その間に『神降ろし』が解除されて、ディルとリュシールが姿を現す。両者とも難しい顔をしていたが、不安は決してなさそうだった。
「それじゃあ話といきましょうか」
「わかった」
リュシールに返事をしたディルは、雪斗へ一度顔を向ける。
「申し訳ないけど、時間が掛かるよ」
「了解した……なら結論が出るまで俺は俺なりに試行錯誤してみるよ……リュシール、どの程度掛かりそうだ?」
「こればっかりは試してみないとわからないわね。ただ、お互いの力が反発しているのとは違うから、いずれ何かしら結論が出せると思うわ……遅くて数日以内かしら。ただしそれは」
と、リュシールは相変わらず巫女服姿のディルへ目を向けた。
「真面目に作業を進めたらの話だけど」
「そのくらいはきちんとやるよ……前から思っていたけど、リュシールって私に容赦がないような気がするんだけど」
「そうかしら? ただ、霊具という存在である以上、他の人々への対応とは少し違うかもしれないわね」
「それで片付くかなあ……?」
「二人とも、大丈夫なのか?」
雪斗は思わず疑問を呈した。魔力は問題なくとも、性格的に難があればそれだけでも連携に支障が出るのだが、
「ああ、大丈夫大丈夫」
と、リュシールは手を振りながら応じた。
「こっちは上手くやっておくから心配しないで」
「……そのコメント、不安しかないんだが。ディル、ちゃんとやれるか?」
「子どもじゃないんだから」
リュシールに対し思うようなところはある様子だが、それでも問題はないとの言葉。両者がそう言うのであれば、雪斗としても追及はできない。

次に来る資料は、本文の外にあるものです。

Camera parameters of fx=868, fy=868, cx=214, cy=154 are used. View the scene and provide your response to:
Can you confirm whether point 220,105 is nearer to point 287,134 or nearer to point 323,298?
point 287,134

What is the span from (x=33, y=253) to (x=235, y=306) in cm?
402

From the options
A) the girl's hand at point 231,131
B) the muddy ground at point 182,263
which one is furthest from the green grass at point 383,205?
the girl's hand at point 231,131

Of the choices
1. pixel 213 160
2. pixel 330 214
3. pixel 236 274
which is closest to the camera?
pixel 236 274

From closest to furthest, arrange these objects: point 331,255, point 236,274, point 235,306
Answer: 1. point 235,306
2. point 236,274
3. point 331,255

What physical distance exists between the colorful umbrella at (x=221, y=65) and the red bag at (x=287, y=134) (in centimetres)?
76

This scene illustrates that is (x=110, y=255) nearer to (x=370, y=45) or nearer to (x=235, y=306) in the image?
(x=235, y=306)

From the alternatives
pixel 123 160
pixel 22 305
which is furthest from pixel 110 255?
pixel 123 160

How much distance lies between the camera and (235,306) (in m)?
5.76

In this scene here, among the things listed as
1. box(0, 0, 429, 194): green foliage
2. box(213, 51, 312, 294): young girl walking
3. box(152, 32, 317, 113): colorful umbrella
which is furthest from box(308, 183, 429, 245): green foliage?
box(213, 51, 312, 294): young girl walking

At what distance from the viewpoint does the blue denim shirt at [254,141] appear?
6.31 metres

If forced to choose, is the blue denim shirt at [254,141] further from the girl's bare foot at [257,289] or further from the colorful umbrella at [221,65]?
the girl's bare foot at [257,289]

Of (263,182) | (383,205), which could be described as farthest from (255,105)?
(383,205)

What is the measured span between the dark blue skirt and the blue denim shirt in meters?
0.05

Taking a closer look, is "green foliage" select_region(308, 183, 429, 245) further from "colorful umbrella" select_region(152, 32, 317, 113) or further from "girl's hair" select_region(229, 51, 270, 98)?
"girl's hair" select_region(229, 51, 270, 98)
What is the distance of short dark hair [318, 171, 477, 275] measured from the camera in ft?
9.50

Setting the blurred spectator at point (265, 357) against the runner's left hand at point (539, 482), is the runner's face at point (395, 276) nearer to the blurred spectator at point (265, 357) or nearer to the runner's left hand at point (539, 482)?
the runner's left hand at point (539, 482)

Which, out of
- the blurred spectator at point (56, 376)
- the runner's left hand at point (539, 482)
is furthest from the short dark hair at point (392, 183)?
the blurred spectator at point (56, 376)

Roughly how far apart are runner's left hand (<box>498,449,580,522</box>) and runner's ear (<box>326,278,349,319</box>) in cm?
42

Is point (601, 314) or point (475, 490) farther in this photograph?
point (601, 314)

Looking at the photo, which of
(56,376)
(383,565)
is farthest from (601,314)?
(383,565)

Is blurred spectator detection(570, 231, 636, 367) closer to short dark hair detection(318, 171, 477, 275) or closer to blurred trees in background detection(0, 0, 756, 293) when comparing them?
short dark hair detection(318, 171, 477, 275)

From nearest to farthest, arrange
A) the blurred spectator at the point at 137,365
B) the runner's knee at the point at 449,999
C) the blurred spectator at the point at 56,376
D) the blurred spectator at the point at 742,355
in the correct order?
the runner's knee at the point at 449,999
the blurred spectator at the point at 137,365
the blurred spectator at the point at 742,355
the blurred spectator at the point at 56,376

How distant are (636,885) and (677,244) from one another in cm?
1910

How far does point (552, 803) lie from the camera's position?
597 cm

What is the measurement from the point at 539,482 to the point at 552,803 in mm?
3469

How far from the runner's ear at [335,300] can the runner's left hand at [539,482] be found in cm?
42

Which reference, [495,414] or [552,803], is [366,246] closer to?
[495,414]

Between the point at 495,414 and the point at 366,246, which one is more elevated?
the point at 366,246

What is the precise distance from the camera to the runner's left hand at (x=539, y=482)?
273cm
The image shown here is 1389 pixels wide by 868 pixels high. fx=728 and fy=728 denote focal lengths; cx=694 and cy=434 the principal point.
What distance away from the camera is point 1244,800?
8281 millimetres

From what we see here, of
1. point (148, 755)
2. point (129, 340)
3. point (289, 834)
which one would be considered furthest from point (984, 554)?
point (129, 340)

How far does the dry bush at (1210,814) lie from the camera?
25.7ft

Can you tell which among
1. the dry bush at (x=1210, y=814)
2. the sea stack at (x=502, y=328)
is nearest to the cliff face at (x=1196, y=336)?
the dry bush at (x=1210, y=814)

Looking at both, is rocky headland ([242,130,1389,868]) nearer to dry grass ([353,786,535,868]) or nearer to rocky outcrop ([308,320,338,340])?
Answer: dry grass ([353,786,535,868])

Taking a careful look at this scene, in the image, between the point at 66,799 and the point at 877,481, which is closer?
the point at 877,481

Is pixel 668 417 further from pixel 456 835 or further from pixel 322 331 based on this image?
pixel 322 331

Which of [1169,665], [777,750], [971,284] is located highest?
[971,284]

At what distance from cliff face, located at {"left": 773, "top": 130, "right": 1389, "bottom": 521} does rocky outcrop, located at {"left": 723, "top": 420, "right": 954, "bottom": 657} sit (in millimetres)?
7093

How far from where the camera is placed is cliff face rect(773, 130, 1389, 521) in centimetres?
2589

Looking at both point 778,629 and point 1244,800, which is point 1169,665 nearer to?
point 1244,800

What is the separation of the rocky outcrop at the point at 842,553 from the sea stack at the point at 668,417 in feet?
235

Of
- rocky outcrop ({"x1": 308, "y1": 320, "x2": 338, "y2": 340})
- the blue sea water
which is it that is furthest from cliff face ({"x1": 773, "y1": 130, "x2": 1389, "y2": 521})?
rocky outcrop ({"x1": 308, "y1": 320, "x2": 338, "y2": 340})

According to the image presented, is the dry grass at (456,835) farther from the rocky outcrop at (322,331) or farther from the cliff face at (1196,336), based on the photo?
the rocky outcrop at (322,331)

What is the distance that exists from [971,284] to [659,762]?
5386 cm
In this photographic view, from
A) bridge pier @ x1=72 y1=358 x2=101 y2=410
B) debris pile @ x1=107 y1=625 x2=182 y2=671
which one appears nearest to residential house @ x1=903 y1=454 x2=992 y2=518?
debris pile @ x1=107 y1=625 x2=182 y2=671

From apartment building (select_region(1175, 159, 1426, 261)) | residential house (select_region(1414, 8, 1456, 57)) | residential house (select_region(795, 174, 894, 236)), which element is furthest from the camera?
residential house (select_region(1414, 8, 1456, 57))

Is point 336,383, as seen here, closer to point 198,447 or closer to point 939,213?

「なら、俺は別所で鍛錬をやることにするよ……目処が立ったら教えてくれ」
両者はそれに頷き、雪斗はその場を後にする。距離を開けてカイと翠芭が何やら話し込んでいるのが見え、聖剣の力を引き出すべく尽力しているのがわかる。
雪斗は数度剣を素振りして、剣を構えた。ディルは外側に出ているが、霊具の能力については問題ない。魔力を流し、武具の反応を確かめながら心の中で思考する。
(ひとまず、リュシールとディルの連携ができたら……問題はどの程度の期間かかるのか、だな。俺と翠芭が並び立って『魔紅玉』を壊せるようになるまで……それだけの力を引き出せるようになるまで、果たしてどのくらいの時間必要なのか)
邪竜という脅威が去った以上、時間的な制約はそれほど厳しくはない。無論『魔紅玉』がいつ何時暴走するのかわからない以上、早い方がいいのは事実。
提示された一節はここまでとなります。